Could you reproduce, word for word, the passage of the blog post below from "Barefoot, Pregnant and" up to and including "satirical at all."?

● **Article**
↓

Friday, February 27, 2009

Barefoot, Pregnant and Get Back into the Irish Kitchen


When I first read this article in the Irish Times, I thought it was tongue-in-cheek. In this day and age, surely, the country of my birth could not possibly be advocating a return to repression and misogyny? Herewith an excerpt from the article:

"Of course there will always be a place in the world of business for exceptional women. Women also have an important role to play in jobs that are too demeaning for men, like teaching. But the general employment of women is another matter. Indeed, working women almost certainly caused the credit crunch by bringing a second income into the average household, pushing property prices up to unsustainable levels."

But now I see it being referenced in reputable blogs and by serious journalists and I rethink it may not be satirical at all.

Last time I looked, not one woman was mentioned in the Ponzi schemes and I was particularly taken by photos of all the male bankers, insurers and car manufacturers, caps in hand, approaching governments for obscene bailouts.

↑

[Visual spatial reasoning items]
↓

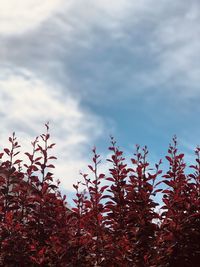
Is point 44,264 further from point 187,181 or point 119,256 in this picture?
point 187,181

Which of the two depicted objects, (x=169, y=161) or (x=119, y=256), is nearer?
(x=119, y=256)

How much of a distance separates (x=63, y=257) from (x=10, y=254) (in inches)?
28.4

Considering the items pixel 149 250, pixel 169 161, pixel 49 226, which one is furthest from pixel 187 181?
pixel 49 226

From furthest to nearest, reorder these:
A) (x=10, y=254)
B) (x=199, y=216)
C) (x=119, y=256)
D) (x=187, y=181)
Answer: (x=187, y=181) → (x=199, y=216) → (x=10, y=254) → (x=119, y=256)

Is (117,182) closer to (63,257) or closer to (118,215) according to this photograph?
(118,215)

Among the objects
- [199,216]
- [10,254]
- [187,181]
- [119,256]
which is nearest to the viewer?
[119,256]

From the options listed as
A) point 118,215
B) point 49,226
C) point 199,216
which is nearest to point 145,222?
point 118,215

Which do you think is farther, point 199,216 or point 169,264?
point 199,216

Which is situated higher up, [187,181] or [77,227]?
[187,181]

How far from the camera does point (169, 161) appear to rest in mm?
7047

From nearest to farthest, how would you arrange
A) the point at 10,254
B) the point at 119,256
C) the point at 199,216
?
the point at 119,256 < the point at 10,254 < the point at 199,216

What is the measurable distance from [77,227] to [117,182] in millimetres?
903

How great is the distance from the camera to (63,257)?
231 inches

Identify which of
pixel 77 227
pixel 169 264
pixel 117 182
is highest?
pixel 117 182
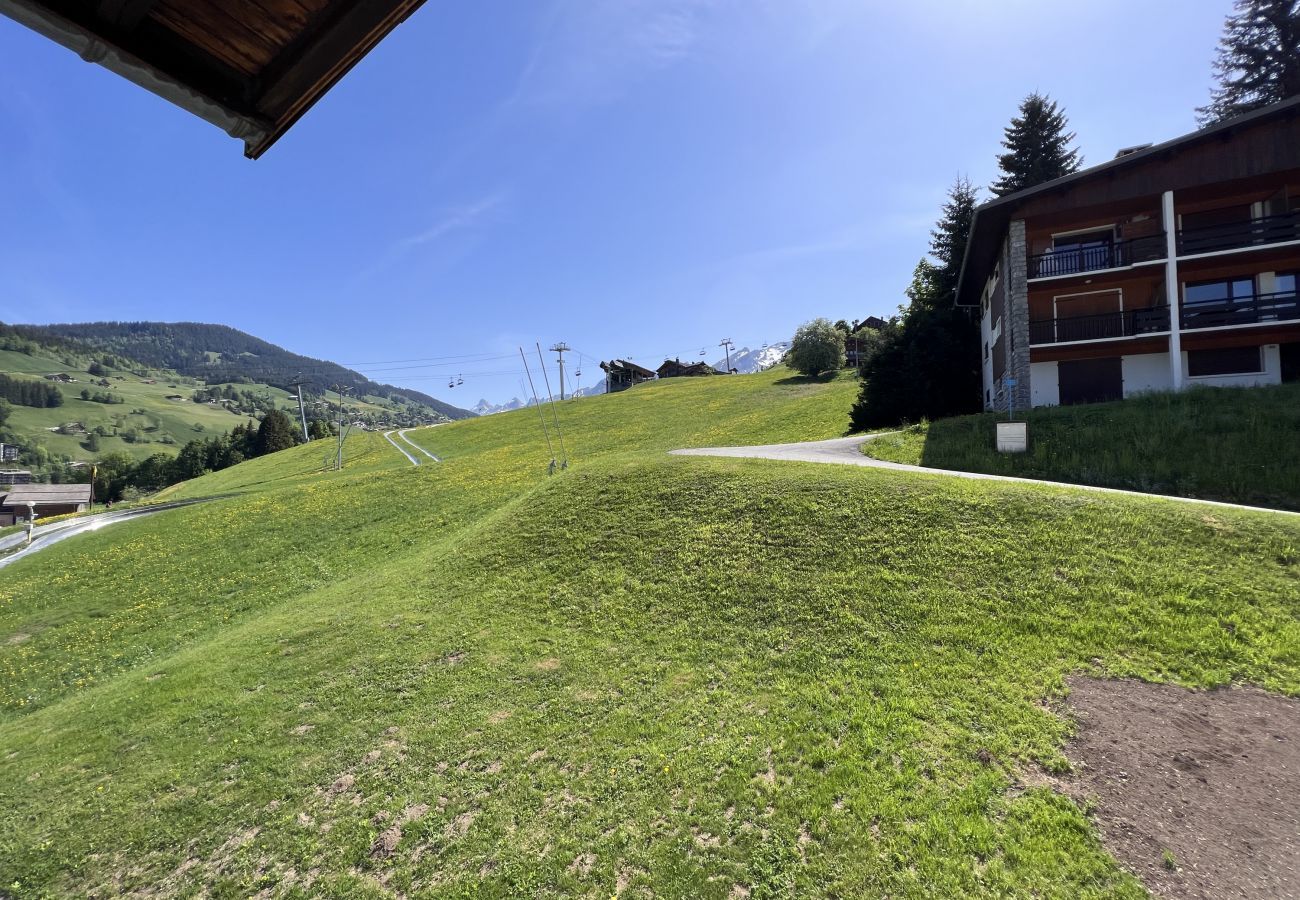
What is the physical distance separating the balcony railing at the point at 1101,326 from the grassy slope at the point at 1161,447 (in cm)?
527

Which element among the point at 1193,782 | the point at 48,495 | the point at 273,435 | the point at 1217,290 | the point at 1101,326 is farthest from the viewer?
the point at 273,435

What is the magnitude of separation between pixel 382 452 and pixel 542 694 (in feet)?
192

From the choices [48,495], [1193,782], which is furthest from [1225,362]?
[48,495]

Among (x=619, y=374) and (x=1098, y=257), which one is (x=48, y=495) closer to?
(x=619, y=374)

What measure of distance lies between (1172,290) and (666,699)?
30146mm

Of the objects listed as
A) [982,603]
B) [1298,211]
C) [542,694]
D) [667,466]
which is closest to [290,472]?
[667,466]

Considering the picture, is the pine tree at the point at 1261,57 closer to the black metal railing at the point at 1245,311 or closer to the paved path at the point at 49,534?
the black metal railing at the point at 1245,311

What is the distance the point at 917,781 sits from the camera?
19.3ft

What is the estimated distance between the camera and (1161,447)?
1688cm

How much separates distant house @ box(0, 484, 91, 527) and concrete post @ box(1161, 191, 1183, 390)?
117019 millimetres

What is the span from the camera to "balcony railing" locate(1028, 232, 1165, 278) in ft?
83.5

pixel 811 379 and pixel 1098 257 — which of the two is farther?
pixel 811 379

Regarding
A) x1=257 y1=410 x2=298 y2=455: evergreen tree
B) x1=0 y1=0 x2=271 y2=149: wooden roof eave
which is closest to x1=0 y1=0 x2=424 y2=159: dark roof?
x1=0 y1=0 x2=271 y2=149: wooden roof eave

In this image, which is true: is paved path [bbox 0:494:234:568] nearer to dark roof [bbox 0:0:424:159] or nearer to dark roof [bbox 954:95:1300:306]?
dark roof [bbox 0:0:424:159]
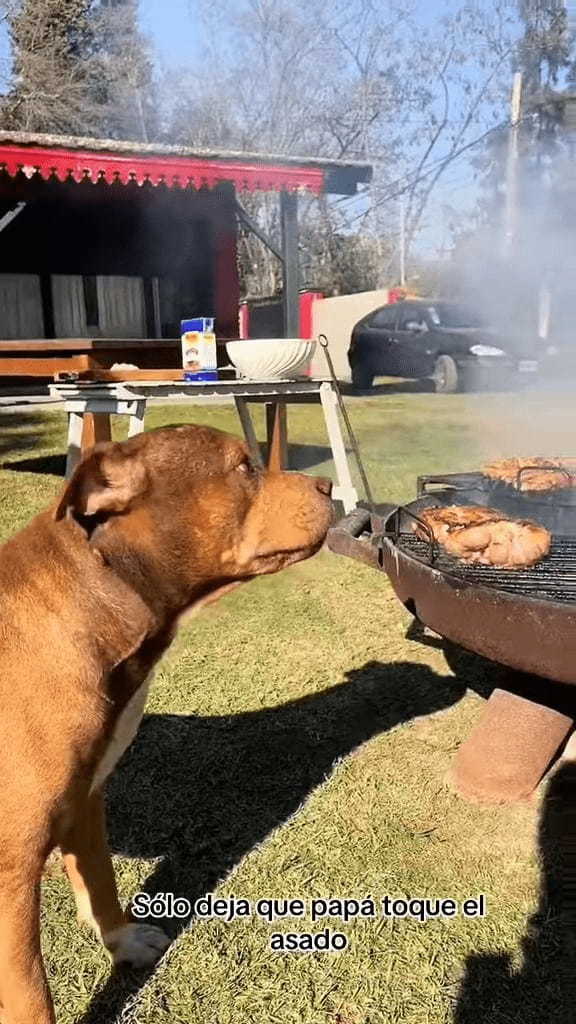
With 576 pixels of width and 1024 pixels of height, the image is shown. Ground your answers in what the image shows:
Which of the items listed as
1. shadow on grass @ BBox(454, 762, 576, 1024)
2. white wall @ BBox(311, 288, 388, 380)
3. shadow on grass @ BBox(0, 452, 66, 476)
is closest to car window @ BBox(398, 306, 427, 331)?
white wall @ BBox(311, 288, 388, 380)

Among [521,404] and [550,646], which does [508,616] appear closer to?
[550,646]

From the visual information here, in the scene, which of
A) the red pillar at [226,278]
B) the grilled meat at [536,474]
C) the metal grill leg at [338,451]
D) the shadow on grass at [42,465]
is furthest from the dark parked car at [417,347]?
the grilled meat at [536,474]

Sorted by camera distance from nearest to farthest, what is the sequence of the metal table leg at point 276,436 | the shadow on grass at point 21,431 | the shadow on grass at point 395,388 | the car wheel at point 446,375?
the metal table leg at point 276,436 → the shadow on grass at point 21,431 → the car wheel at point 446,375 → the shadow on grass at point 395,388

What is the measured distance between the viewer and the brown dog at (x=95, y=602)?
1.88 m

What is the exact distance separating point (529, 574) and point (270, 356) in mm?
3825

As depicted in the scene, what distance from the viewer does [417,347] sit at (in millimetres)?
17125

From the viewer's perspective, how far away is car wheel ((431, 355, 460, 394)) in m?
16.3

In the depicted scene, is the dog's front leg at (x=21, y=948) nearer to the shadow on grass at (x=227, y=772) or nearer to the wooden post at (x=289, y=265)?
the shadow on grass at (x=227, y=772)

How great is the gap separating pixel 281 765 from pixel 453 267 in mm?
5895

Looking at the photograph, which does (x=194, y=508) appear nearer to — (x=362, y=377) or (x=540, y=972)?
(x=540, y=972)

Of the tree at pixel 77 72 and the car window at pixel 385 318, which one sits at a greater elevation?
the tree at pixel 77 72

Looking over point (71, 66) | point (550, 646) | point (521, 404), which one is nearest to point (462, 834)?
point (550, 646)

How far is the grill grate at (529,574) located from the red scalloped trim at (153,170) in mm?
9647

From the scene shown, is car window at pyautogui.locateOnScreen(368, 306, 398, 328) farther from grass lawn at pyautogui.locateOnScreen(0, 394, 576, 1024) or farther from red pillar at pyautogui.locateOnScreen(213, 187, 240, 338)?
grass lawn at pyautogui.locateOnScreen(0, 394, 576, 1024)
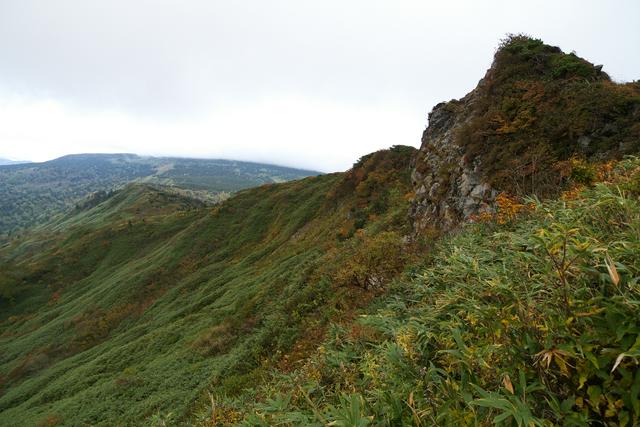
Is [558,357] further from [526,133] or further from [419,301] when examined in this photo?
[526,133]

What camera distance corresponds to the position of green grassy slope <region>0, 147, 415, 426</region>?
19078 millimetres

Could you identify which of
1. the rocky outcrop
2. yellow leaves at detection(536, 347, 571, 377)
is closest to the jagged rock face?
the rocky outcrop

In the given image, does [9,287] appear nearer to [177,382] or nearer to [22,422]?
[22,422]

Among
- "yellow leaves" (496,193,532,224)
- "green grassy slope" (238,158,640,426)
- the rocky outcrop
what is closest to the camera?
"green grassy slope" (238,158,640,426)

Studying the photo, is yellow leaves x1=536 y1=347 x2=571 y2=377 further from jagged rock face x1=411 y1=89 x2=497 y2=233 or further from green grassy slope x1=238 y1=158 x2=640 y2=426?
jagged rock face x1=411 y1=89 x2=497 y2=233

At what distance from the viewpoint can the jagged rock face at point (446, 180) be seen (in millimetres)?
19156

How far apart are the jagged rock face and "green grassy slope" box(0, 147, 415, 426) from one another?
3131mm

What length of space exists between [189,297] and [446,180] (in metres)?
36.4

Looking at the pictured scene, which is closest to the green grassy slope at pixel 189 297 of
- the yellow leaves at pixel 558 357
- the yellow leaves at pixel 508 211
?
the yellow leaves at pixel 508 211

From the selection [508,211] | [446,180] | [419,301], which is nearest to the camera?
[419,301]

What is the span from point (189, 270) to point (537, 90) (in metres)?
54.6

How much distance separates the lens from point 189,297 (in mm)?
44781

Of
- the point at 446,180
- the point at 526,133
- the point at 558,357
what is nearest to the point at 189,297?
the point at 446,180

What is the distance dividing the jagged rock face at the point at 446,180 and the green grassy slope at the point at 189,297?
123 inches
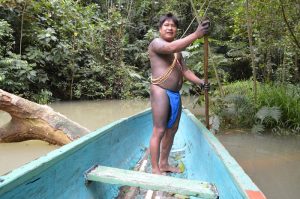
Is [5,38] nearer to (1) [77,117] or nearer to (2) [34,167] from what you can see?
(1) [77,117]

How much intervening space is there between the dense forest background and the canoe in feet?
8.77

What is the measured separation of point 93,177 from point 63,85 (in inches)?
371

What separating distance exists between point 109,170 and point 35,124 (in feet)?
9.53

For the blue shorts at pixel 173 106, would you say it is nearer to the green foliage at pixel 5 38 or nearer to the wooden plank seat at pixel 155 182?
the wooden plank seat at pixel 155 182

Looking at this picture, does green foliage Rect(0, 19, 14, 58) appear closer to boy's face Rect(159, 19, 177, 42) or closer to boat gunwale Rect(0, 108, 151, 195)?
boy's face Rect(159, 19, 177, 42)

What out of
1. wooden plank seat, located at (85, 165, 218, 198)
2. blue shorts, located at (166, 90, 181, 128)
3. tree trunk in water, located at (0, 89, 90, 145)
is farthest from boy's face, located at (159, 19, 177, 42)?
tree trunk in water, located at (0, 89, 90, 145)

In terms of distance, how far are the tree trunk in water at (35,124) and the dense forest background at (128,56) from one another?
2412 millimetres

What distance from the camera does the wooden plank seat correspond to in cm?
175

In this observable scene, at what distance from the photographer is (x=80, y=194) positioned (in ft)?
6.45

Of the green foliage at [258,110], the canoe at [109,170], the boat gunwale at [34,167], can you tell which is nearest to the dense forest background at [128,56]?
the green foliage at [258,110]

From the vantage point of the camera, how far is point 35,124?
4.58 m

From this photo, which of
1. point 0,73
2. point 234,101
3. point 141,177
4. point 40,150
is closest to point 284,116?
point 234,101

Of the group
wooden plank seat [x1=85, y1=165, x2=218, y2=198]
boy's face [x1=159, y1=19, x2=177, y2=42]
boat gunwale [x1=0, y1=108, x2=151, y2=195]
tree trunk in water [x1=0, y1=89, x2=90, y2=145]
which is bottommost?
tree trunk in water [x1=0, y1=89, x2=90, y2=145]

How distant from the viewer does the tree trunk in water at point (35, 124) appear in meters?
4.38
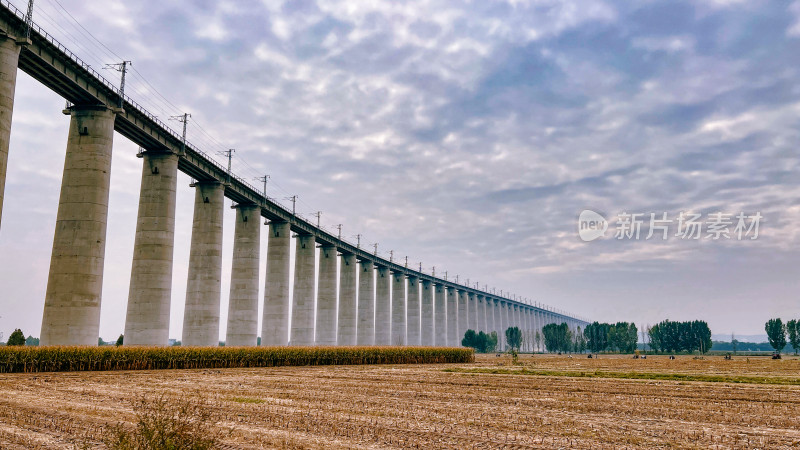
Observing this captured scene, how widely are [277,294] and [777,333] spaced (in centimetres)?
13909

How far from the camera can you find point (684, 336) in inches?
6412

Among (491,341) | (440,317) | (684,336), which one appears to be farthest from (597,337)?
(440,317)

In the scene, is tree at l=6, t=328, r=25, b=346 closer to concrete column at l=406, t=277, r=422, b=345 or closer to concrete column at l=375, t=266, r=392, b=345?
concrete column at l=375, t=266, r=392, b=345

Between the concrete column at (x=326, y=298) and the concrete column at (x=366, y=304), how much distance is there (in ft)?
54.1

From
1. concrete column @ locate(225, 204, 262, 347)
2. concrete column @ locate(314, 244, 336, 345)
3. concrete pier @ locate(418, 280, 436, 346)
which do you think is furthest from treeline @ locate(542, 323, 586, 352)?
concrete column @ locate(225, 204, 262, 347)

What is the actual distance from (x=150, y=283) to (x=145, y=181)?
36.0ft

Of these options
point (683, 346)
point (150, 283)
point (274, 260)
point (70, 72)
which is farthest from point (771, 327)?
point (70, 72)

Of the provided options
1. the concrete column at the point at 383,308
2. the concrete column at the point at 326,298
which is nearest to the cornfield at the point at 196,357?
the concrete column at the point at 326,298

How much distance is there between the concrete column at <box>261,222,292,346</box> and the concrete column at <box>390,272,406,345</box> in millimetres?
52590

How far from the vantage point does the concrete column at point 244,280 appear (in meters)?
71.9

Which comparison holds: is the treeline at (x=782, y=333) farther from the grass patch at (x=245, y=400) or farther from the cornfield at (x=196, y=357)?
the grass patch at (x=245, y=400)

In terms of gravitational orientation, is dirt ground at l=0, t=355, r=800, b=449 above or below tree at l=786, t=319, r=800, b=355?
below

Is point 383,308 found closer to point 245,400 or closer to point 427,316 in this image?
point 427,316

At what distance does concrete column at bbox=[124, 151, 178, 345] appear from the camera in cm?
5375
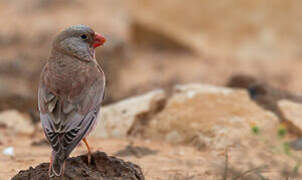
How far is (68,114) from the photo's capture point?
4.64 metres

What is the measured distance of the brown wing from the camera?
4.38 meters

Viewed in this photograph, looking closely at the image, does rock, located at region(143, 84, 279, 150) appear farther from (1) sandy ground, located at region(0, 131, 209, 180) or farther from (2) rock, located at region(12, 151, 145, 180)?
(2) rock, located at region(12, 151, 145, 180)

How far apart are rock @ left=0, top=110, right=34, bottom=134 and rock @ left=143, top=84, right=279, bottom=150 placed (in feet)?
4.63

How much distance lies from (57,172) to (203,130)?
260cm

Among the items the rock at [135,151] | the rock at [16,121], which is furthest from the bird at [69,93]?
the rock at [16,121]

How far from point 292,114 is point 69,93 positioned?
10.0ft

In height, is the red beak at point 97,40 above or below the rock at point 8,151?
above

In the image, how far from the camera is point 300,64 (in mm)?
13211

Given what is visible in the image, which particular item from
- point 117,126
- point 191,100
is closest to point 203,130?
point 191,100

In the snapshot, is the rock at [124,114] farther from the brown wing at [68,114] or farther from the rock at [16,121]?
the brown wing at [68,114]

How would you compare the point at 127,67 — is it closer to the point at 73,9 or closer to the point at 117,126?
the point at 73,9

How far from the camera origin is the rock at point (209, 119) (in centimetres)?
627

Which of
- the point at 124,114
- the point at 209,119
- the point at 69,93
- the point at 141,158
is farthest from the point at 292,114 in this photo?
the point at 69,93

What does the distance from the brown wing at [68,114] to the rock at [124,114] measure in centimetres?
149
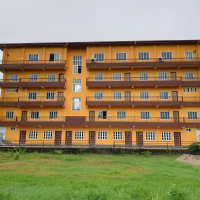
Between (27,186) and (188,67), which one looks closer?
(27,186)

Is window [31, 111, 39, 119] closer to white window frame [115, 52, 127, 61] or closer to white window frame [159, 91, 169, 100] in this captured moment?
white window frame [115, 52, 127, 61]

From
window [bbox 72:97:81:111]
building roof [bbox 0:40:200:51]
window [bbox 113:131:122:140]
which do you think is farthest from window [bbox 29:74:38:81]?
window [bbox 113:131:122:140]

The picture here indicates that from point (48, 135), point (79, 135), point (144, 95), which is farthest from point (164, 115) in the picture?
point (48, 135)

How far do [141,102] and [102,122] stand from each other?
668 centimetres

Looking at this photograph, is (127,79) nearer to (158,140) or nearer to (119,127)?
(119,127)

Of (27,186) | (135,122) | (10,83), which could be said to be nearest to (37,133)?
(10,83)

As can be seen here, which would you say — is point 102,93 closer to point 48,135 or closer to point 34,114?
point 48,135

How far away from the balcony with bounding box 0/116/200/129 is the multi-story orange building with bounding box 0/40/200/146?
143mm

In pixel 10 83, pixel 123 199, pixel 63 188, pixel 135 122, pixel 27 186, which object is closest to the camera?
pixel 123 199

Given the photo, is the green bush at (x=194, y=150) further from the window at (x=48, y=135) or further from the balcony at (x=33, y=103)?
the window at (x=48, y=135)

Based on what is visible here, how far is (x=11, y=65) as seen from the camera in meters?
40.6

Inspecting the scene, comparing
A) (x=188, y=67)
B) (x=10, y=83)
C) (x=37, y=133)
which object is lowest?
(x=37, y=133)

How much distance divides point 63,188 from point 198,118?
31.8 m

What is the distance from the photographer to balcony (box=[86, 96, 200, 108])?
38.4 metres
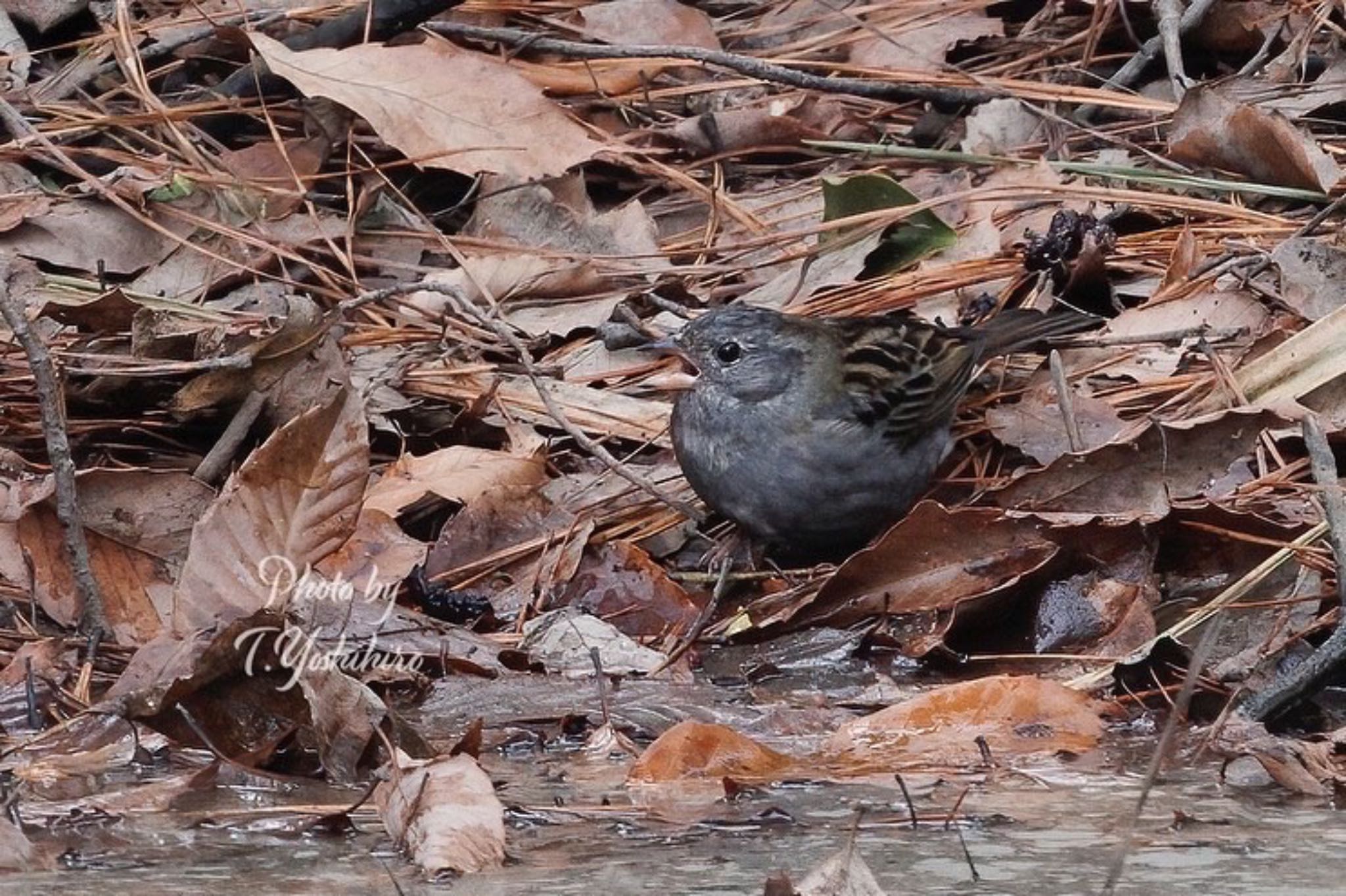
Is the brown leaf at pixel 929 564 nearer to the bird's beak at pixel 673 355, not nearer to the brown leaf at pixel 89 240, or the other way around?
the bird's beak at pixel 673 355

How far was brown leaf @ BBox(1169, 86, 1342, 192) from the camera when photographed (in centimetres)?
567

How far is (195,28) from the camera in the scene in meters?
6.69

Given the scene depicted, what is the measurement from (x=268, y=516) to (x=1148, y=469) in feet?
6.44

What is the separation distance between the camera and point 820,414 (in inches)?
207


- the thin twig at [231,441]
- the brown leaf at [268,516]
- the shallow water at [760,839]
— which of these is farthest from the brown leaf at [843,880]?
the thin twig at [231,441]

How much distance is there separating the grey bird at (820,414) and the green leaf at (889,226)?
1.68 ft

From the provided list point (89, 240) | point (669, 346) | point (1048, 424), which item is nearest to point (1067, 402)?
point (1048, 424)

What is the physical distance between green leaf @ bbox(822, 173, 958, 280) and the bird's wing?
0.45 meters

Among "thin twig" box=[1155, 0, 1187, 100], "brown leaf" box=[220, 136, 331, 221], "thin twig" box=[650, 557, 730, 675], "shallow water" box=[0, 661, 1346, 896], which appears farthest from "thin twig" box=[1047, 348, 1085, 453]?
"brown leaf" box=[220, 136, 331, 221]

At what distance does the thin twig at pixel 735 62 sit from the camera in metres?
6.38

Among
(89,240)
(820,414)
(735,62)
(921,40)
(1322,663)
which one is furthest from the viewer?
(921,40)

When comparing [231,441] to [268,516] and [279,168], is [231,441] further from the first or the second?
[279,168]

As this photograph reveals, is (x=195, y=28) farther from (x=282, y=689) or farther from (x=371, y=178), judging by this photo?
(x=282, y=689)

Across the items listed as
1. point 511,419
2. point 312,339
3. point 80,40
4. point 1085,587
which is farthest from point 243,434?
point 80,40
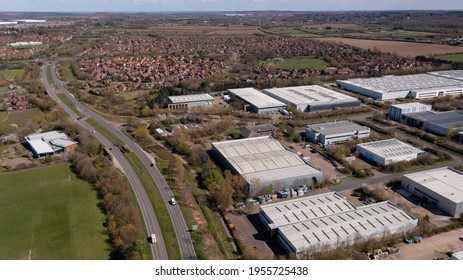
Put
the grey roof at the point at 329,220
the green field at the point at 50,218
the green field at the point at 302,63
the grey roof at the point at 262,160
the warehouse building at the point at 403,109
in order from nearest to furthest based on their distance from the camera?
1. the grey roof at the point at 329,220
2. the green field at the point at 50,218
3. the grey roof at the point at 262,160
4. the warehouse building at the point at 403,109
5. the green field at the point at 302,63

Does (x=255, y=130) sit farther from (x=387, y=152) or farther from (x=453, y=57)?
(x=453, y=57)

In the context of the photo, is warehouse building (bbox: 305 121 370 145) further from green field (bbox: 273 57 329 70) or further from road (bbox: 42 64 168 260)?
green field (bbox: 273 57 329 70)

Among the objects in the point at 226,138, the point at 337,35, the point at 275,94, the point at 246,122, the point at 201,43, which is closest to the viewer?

↑

● **Exercise output**
Barefoot, Pregnant and Get Back into the Irish Kitchen


When I first read this article in the Irish Times, I thought it was tongue-in-cheek. In this day and age, surely, the country of my birth could not possibly be advocating a return to repression and misogyny? Herewith an excerpt from the article:

"Of course there will always be a place in the world of business for exceptional women. Women also have an important role to play in jobs that are too demeaning for men, like teaching. But the general employment of women is another matter. Indeed, working women almost certainly caused the credit crunch by bringing a second income into the average household, pushing property prices up to unsustainable levels."

But now I see it being referenced in reputable blogs and by serious journalists and I rethink it may not be satirical at all.